Segment Start: Task inputs
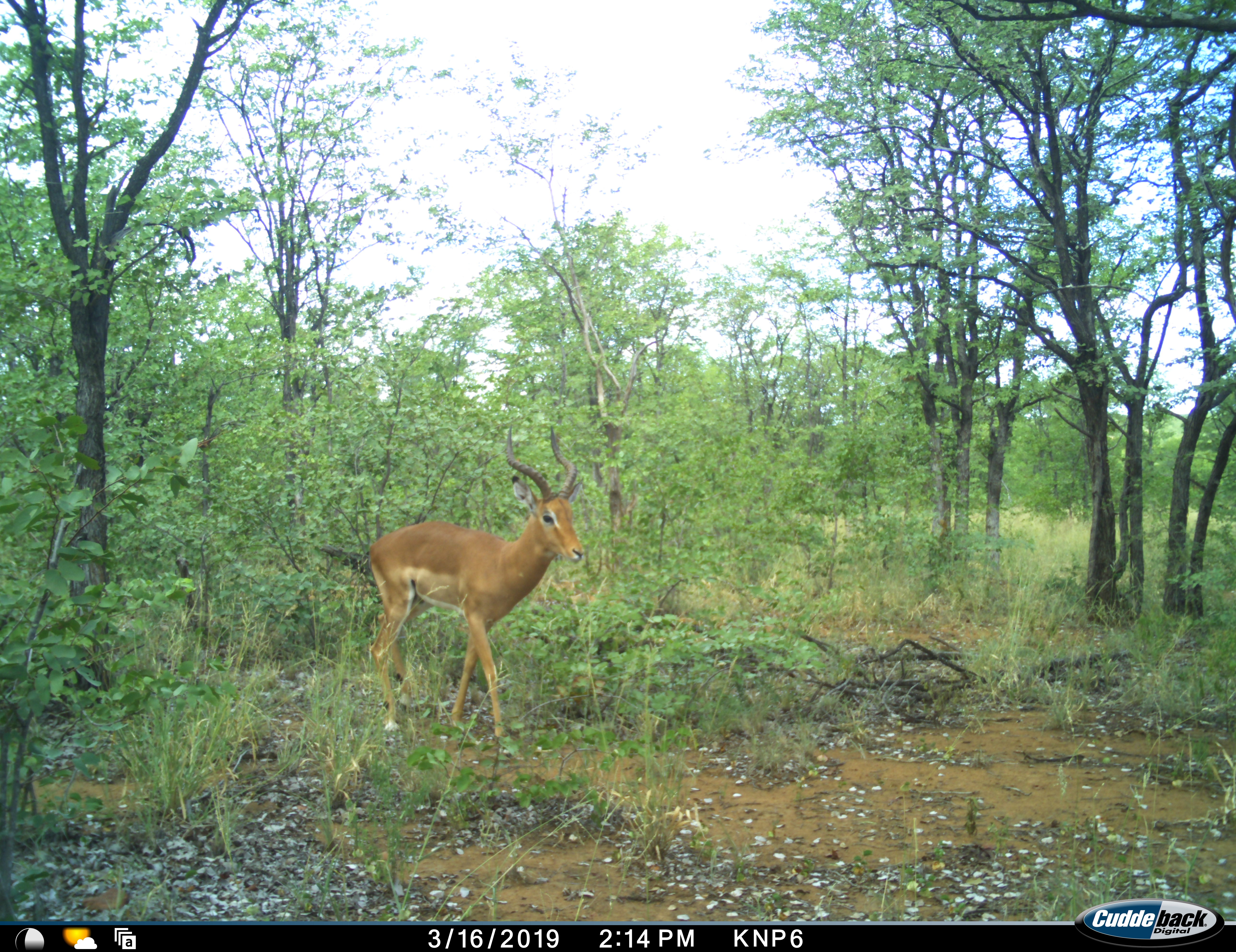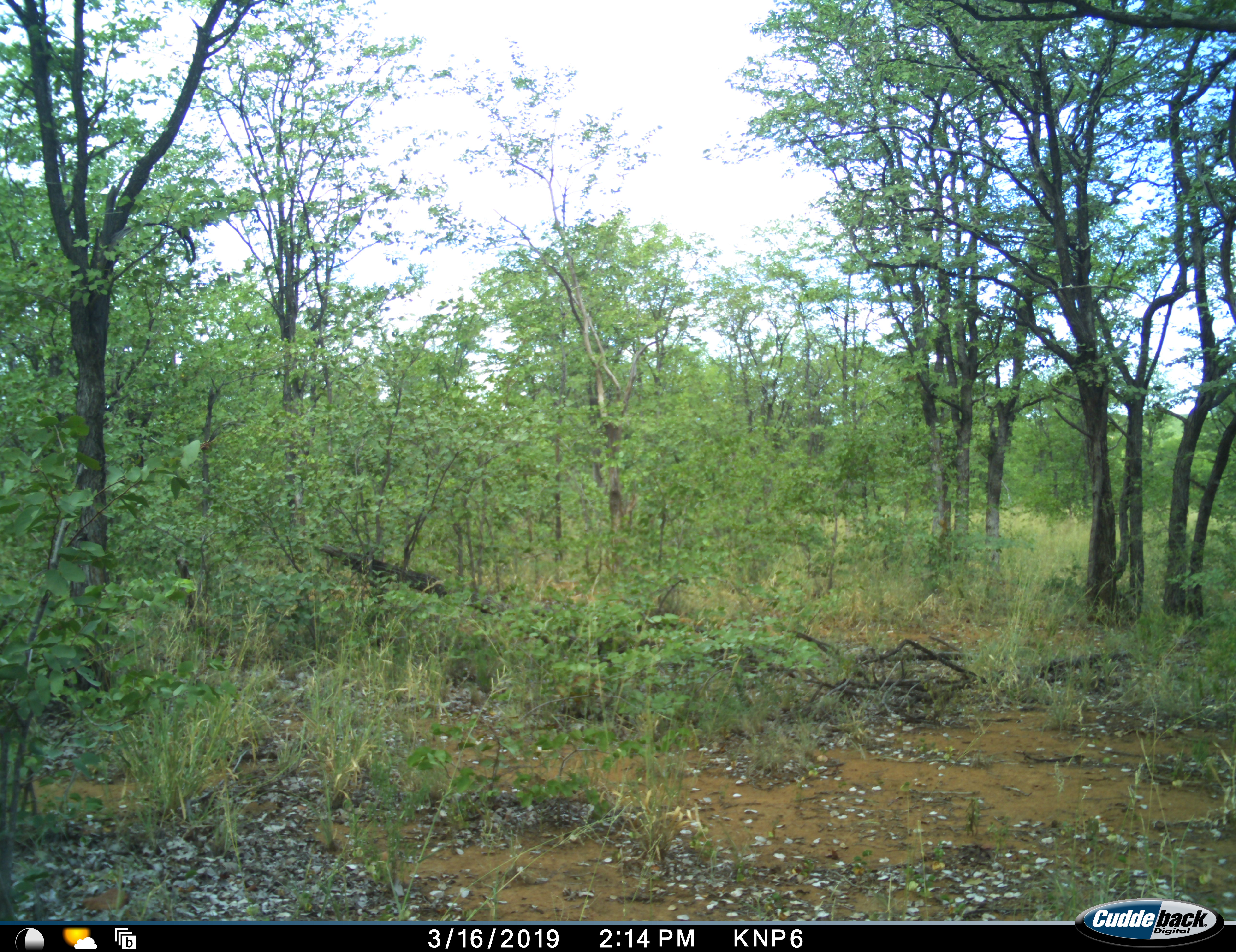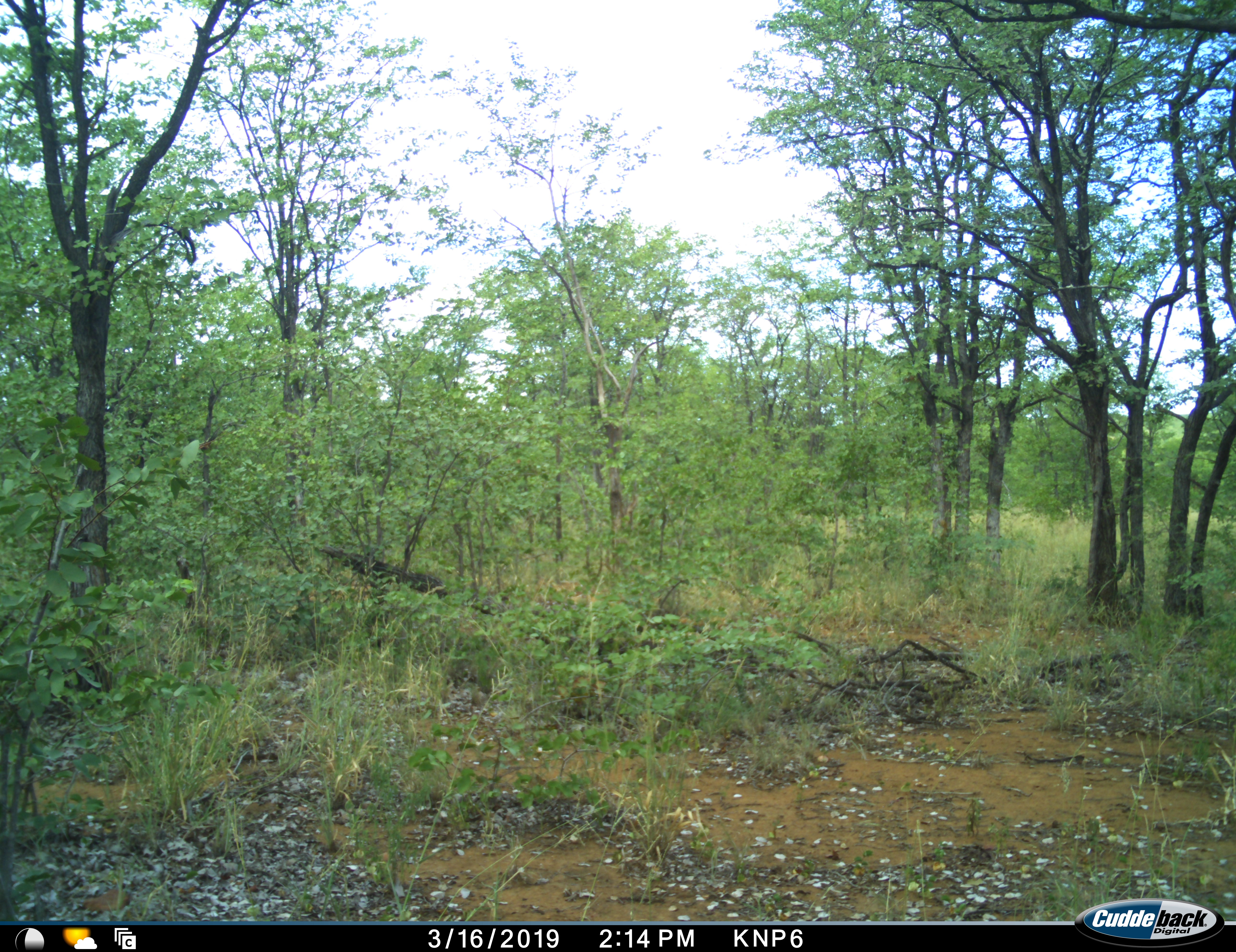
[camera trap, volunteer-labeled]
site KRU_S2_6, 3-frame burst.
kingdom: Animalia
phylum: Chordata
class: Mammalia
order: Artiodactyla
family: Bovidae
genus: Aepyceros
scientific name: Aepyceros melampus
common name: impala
Segment End: Task inputs
▶ Task item
Since pictures are not part of the copy, set down only the remaining data exactly.

▶ Reply to the exercise
[camera trap, volunteer-labeled]
site KRU_S2_6, 3-frame burst.
kingdom: Animalia
phylum: Chordata
class: Mammalia
order: Artiodactyla
family: Bovidae
genus: Aepyceros
scientific name: Aepyceros melampus
common name: impala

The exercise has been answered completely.